Cost alerts versus monitoring alerts
Cost alerts are part of Cost Management and budgets. Metric alerts are part of Azure Monitor and evaluate resource metrics such as CPU percentage, storage transactions, or network throughput. Activity log alerts evaluate control-plane events such as deleting a resource group or changing a network security group. Advisor alerts can notify on new recommendations depending on configuration.
If a question says, Notify the owner when a VM CPU exceeds 90 percent, use Azure Monitor metric alerts. If it says, Notify finance when subscription spending reaches 75 percent, use a budget alert. If it says, Notify security when a delete lock is removed, use an activity log alert. If it says, Reduce cost by identifying underutilized resources, review Advisor recommendations.

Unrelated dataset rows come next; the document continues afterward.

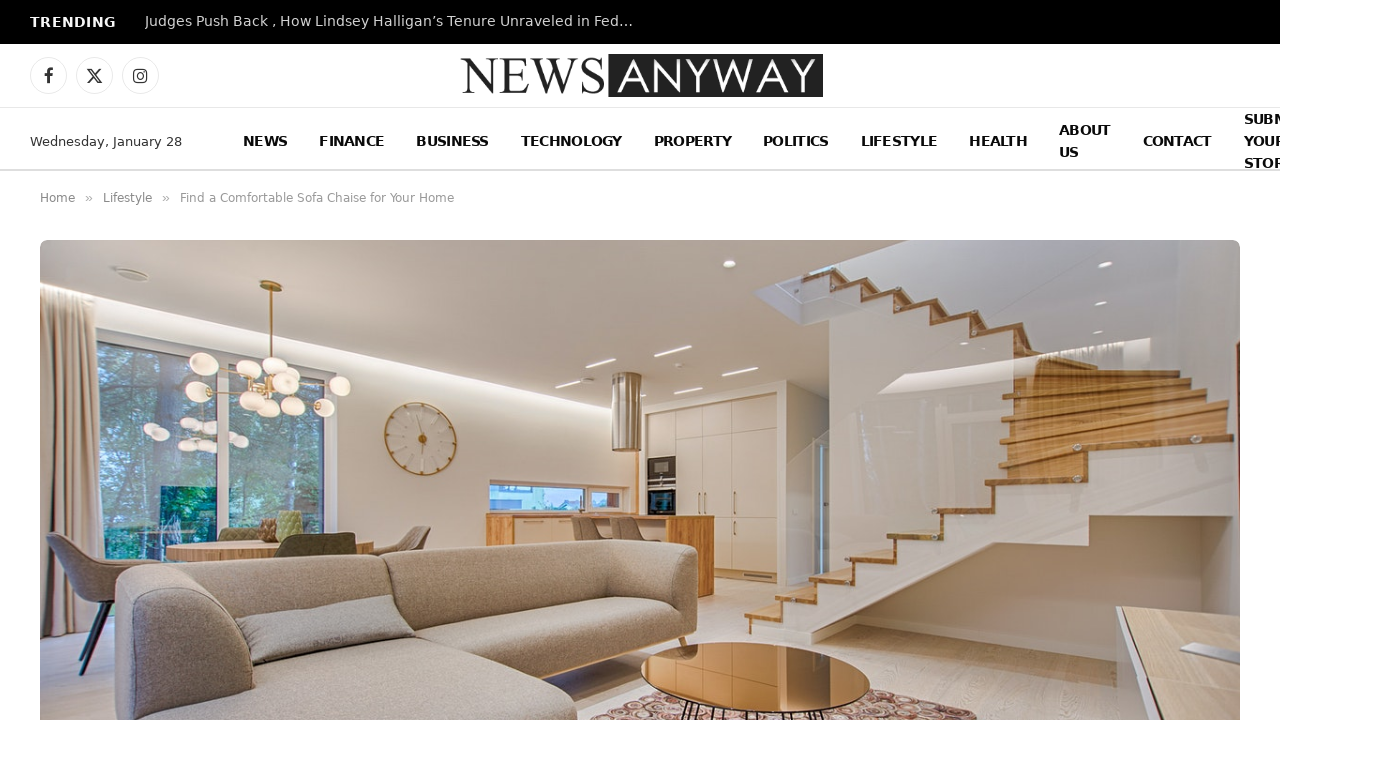

--- FILE ---
content_type: text/html; charset=utf-8
request_url: https://www.google.com/recaptcha/api2/aframe
body_size: 267
content:
<!DOCTYPE HTML><html><head><meta http-equiv="content-type" content="text/html; charset=UTF-8"></head><body><script nonce="tlZ-LNqGWQEiXzhda8IbJg">/** Anti-fraud and anti-abuse applications only. See google.com/recaptcha */ try{var clients={'sodar':'https://pagead2.googlesyndication.com/pagead/sodar?'};window.addEventListener("message",function(a){try{if(a.source===window.parent){var b=JSON.parse(a.data);var c=clients[b['id']];if(c){var d=document.createElement('img');d.src=c+b['params']+'&rc='+(localStorage.getItem("rc::a")?sessionStorage.getItem("rc::b"):"");window.document.body.appendChild(d);sessionStorage.setItem("rc::e",parseInt(sessionStorage.getItem("rc::e")||0)+1);localStorage.setItem("rc::h",'1769610824029');}}}catch(b){}});window.parent.postMessage("_grecaptcha_ready", "*");}catch(b){}</script></body></html>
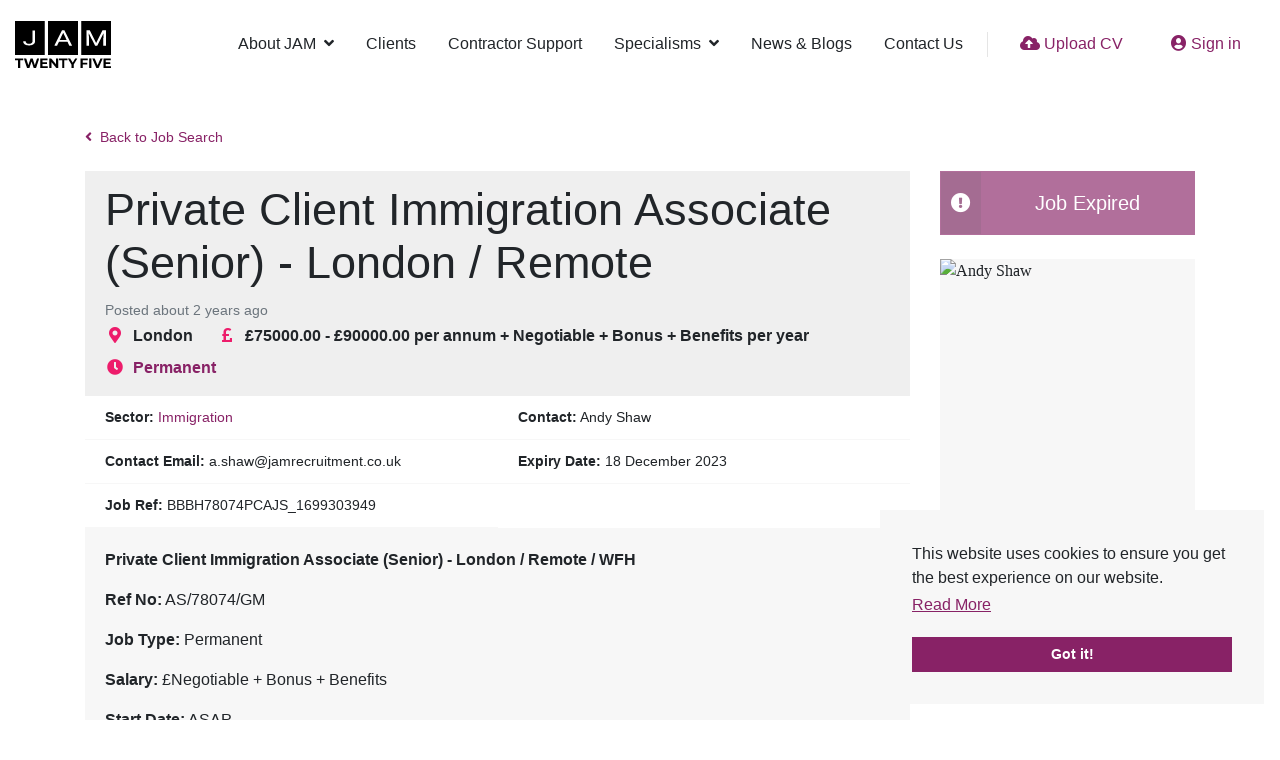

--- FILE ---
content_type: text/css; charset=utf-8
request_url: https://www.jamrecruitment.co.uk/db_assets/production/668/application_fonts.css?t=1766577640
body_size: -596
content:
@import url("https://fonts.eu-2.volcanic.cloud/css?family=Roboto&display=swap")

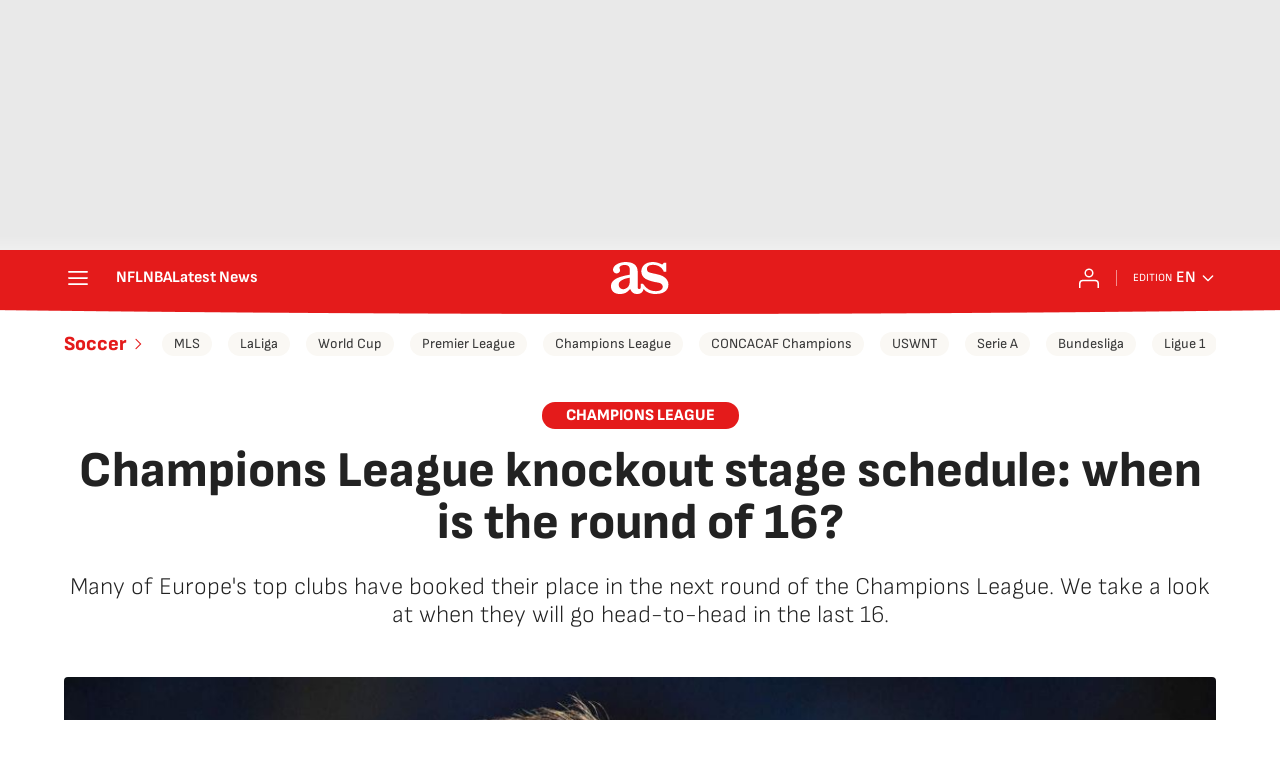

--- FILE ---
content_type: application/x-javascript;charset=utf-8
request_url: https://smetrics.as.com/id?d_visid_ver=5.4.0&d_fieldgroup=A&mcorgid=2387401053DB208C0A490D4C%40AdobeOrg&mid=30543478144297479177137138329107302834&ts=1769782434519
body_size: -37
content:
{"mid":"30543478144297479177137138329107302834"}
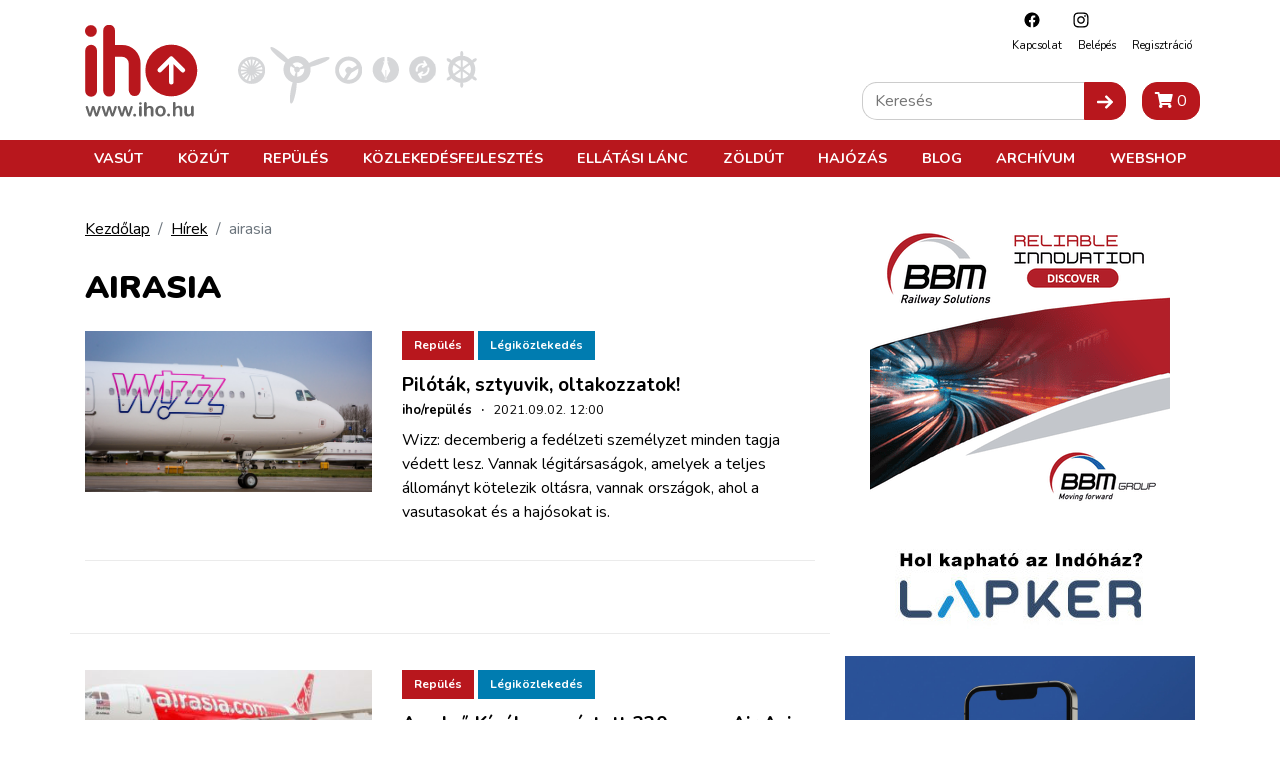

--- FILE ---
content_type: text/html; charset=utf-8
request_url: https://www.google.com/recaptcha/api2/aframe
body_size: 267
content:
<!DOCTYPE HTML><html><head><meta http-equiv="content-type" content="text/html; charset=UTF-8"></head><body><script nonce="FLxY7a1vCaJ8pt0ZjO_opw">/** Anti-fraud and anti-abuse applications only. See google.com/recaptcha */ try{var clients={'sodar':'https://pagead2.googlesyndication.com/pagead/sodar?'};window.addEventListener("message",function(a){try{if(a.source===window.parent){var b=JSON.parse(a.data);var c=clients[b['id']];if(c){var d=document.createElement('img');d.src=c+b['params']+'&rc='+(localStorage.getItem("rc::a")?sessionStorage.getItem("rc::b"):"");window.document.body.appendChild(d);sessionStorage.setItem("rc::e",parseInt(sessionStorage.getItem("rc::e")||0)+1);localStorage.setItem("rc::h",'1769014672289');}}}catch(b){}});window.parent.postMessage("_grecaptcha_ready", "*");}catch(b){}</script></body></html>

Azure Advisor cost recommendations
Azure Advisor analyzes resource configuration and usage and provides recommendations across categories such as cost, security, reliability, operational excellence, and performance. Cost recommendations commonly include resizing or shutting down underutilized virtual machines, purchasing reservations or savings plans where appropriate, deleting unattached disks, removing idle public IP addresses, and improving database or App Service plan utilization.
Advisor does not make every change automatically. It gives recommendations with estimated savings and impact context. An administrator still evaluates business requirements, performance history, maintenance windows, and owner approval. For example, a VM with low CPU may still be latency-sensitive, licensed per host, or used for end-of-month processing. The right AZ-104 response is to use Advisor to identify opportunities, then apply changes through normal change control.
Scenario workflow
A department has a monthly subscription budget of $15,000. Finance wants a warning at 70 percent, an urgent notification at 90 percent, and a weekly review of savings opportunities. Create a monthly budget at the subscription scope with actual and forecasted thresholds. Add finance and operations recipients, or use an action group if integration with ITSM or automation is required. Then schedule a recurring Advisor cost review and export or document accepted recommendations.
If the same department also wants to prevent new GPU VMs in development, do not rely on the budget. Create an Azure Policy assignment that denies disallowed VM SKUs or requires approved SKUs in the development subscription or management group. If users should not create resources at all, adjust RBAC so they lack write permissions. Budgets tell you about spend; they do not replace governance.
Exam traps
Do not answer budget when the requirement is to block deployment. Do not answer Azure Policy when the requirement is only to notify at spend thresholds. Do not answer Advisor when the question asks for an alert at 80 percent of a defined monthly amount. Advisor is recommendation-driven, not a threshold budget mechanism.
Also watch scope. A resource group budget only covers that resource group. A subscription budget covers subscription spending. If the requirement spans many subscriptions under a management group, choose a scope that can see those subscriptions and confirm permissions. Cost visibility is permission-sensitive, so Reader on a resource group may not be enough to see all billing or management group cost views.
What happens by default when an Azure budget reaches 100 percent?
Which Azure feature is best for identifying underutilized virtual machines and unattached disks to reduce costs?
A company wants to deny creation of expensive VM SKUs in development subscriptions. Which control should you use?